*GIVEN TEXT*:
We also encourage precision interaction with the environment. For instance, we might have a student practice walking through a doorway without touching, with the door closed more and more to narrow the gap, or having a student locate the exact position of a thin pole, and reach out to touch it without fishing for it. We also work on maintaining orientation and connectedness with surfaces in complex spaces. A good example of this is moving diagonally from one corner to another across a very large room, like an auditorium or gym. They learn to hear the corner opening up behind them, while closing in before them, and keeping their line between the two. The world is not made of squares and right angles, but of angles and curves. This exercise helps stimulate the ability to process nonlinear space. It is surprisingly difficult for many students, but surprisingly easy for others. Once this task is mastered, we place obstacles to be negotiated while still maintaining orientation.
Freedom to Explore
Ultimately, we support students to be able to orient themselves and travel confidently through any space, familiar or not. We practice finding and establishing the relative locations of objects and reference points in a complex environment, such as a park or college campus. The students walk through the area, keeping track of their location with respect to things they can hear and echolocate. They are discouraged from staying on paths, but urged to venture across open spaces. We find and map objects and features until the space is learned. Active echolocation makes this process go much faster.
The most important thing is to allow and encourage blind children to explore their environment without constantly supervising their every move or structuring all of their activities. It is important that they often direct their own movements, not relying strictly on direction from others. The occasional hint is nice, but spoon-feeding our kids all the answers is debilitating; it breaks down the perceptual system. We must remember that the brain is like a muscle. It only gets stronger with self-directed exercise. The earlier this happens in a child's life, the more comfortable and friendly will the child's relationship become with the environment.

*DATA EXTRACT*:
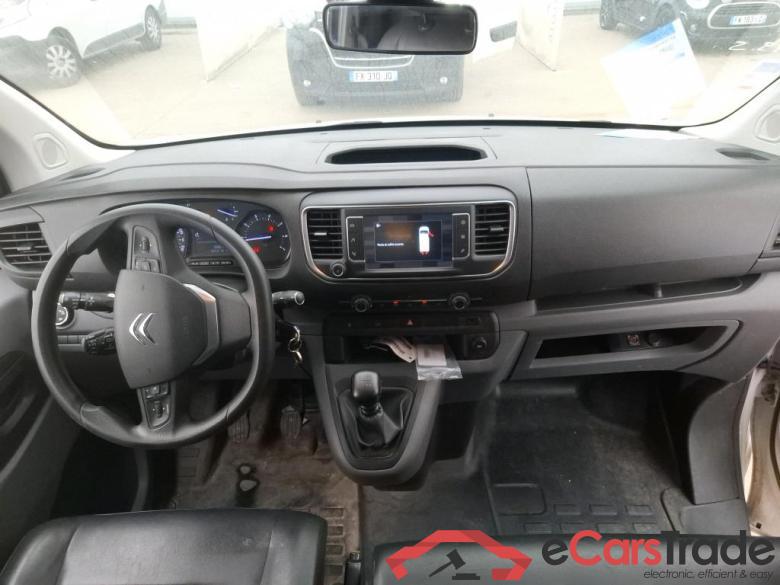 Citroen M BlueHDi 120 S&S BVM6 (300 Nm) Driver Jumpy Fourgon CityVan XS 1.5 BlueHDi 120CV BVM6 E6dT #5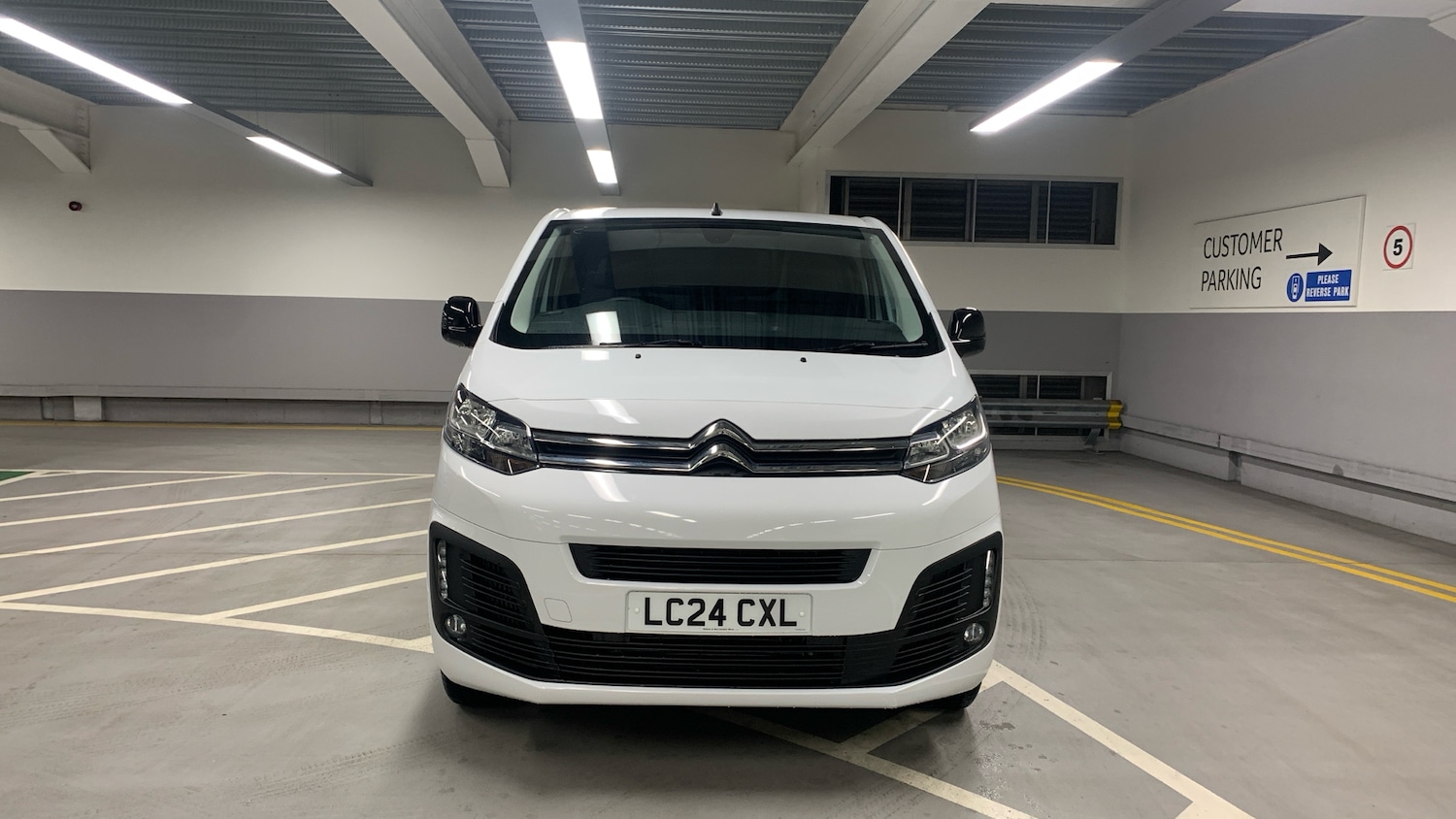 Used Citroen Dispatch 2024 for sale - 77244467: Photo 9
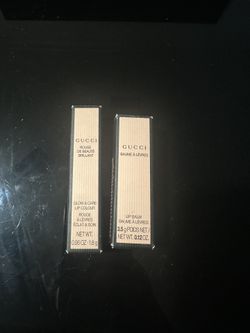 GUCCI Lipsticks 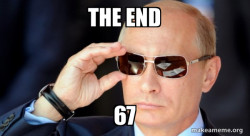 Vladamir Putin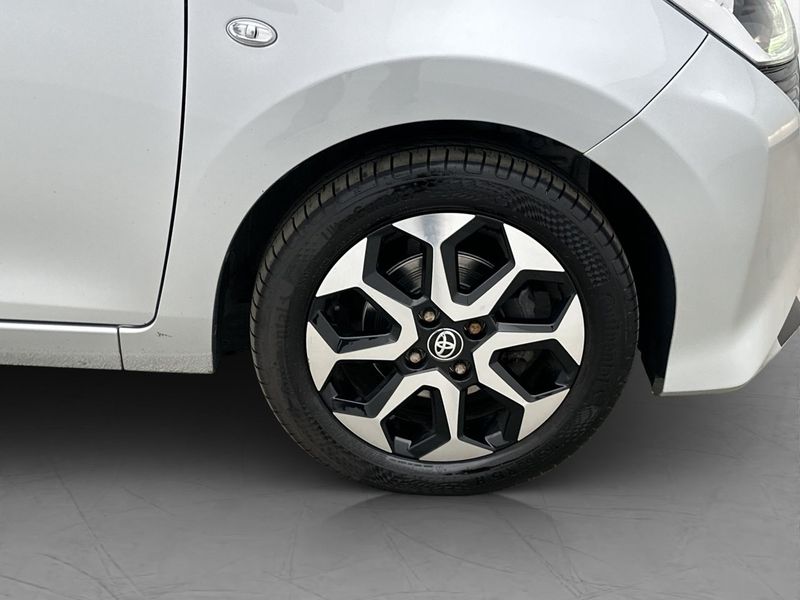 Toyota Aygo bild 26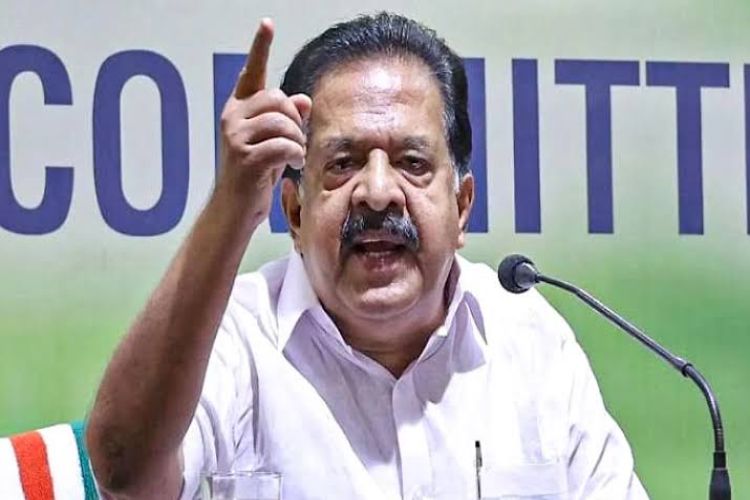 No evidence against Satheesan in FCRA case, Vigilance Department closed investigation: Chennithala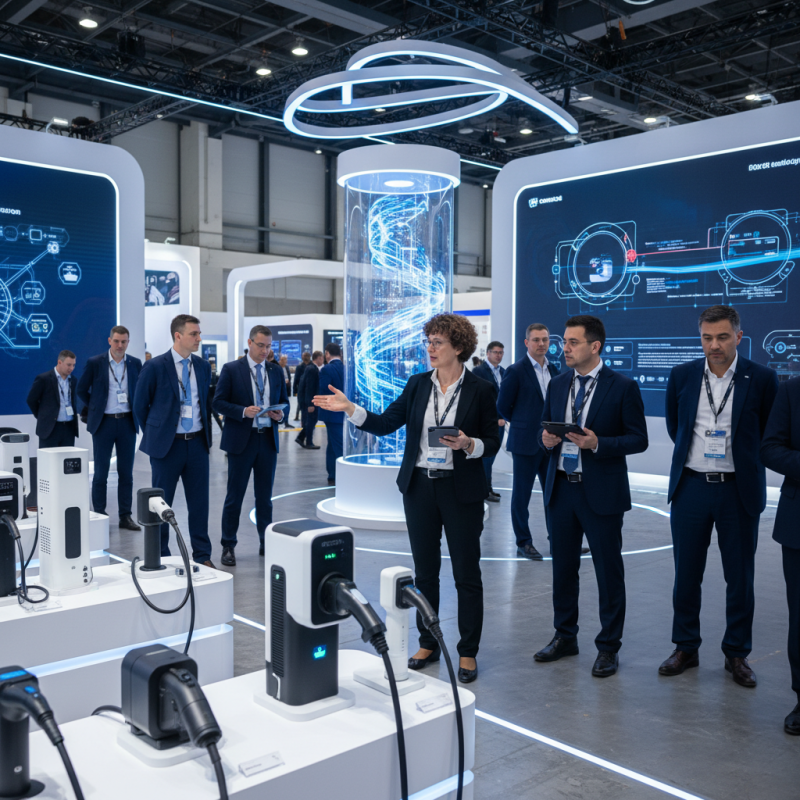 How to Choose the Best EV Charger Plug at the 2026 Canton Fair?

*WHAT TO WORK ON*:
[A] Write out the stretch of the passage on orientation training for blind students from "The most important" through "become with the environment.".
[B] List every specific venue that the passage on orientation training for blind students names as an example of a large room or a complex environment.

*ANSWERS BY TASK*:
[A]
The most important thing is to allow and encourage blind children to explore their environment without constantly supervising their every move or structuring all of their activities. It is important that they often direct their own movements, not relying strictly on direction from others. The occasional hint is nice, but spoon-feeding our kids all the answers is debilitating; it breaks down the perceptual system. We must remember that the brain is like a muscle. It only gets stronger with self-directed exercise. The earlier this happens in a child's life, the more comfortable and friendly will the child's relationship become with the environment.

[B]
- auditorium
- gym
- park
- college campus